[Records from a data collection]
============================================================

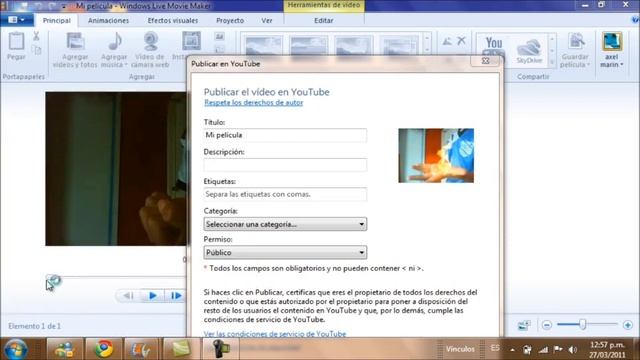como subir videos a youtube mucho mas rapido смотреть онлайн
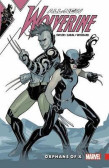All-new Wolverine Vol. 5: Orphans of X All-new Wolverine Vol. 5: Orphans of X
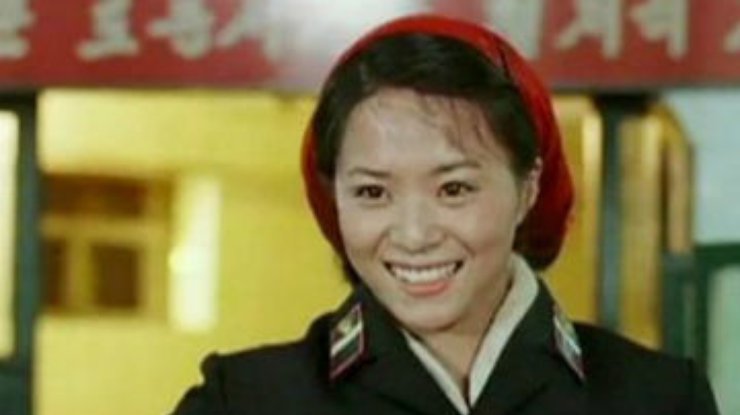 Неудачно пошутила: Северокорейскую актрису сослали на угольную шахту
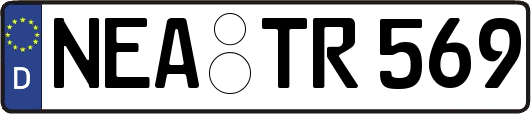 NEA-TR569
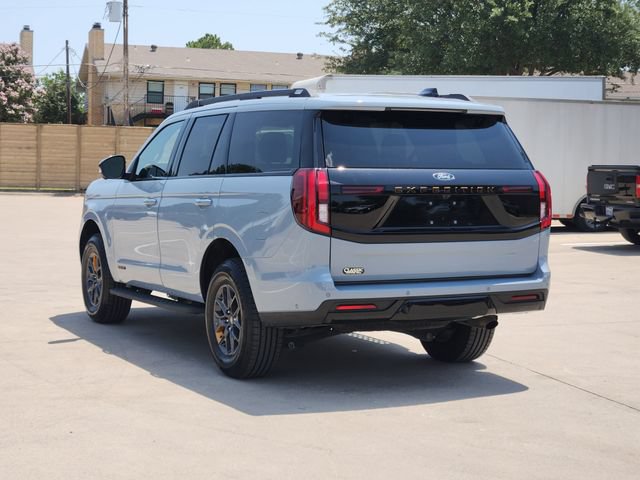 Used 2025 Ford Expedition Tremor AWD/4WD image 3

============================================================

* [Work request]
Return every line shown above without changing a word, and skip the pictures.

* [Response]
como subir videos a youtube mucho mas rapido смотреть онлайн
All-new Wolverine Vol. 5: Orphans of X All-new Wolverine Vol. 5: Orphans of X
 Неудачно пошутила: Северокорейскую актрису сослали на угольную шахту
 NEA-TR569
 Used 2025 Ford Expedition Tremor AWD/4WD image 3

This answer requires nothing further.